Careers with languages

The other day I came across an interesting piece in The Guardian about “Career options for foreign language speakers“. The piece is just a short introduction to an online Q&A session that took place last Friday, and it claims that:

The words “graduate with a foreign language” on your CV will have many recruiters going back for another look. That’s because a relatively small pool of Brits have foreign language credentials, so they stand out from the crowd and, consequently, have far healthier career options, according to a recent Independent article.

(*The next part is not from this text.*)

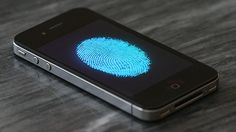 Was iOS 7's Lock Screen Redesigned For The iPhone 5S's Fingerprint Sensor? - Cult of Mac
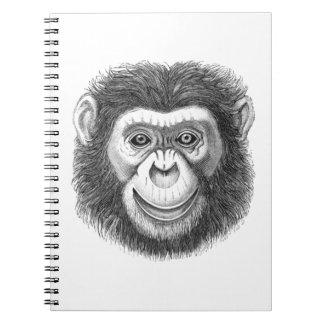 Caderno espiral da ilustração da cara do chimpanzé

Many people have commented on this, and the general tone of the comments seems to be that foreign language skills alone are not sufficient to secure a job; that few employers value such skills or understand what it takes to acquire them; and that most jobs which require foreign languages are relatively low paid. Some comments mention that if you speak foreign languages and have qualifications and experience in other areas, such as IT, engineering, medicine, etc, you can probably find a job in foreign parts, though you may end up spending most of your time speaking English. Others say that some British employers prefer to employ native speakers of particular languages with the relevant skills, rather than Brits who have learnt those languages.

There are some positive comments as well from people in language-related professions, but the overall tone is quite negative.

I got my first proper job, with the British Council in Taipei, partly because I speak Mandarin, and I used my Mandarin a lot while working there.

What is your experience? Are you in a language-related profession? Would you like to be? Are foreign language skills valued by employers in your country?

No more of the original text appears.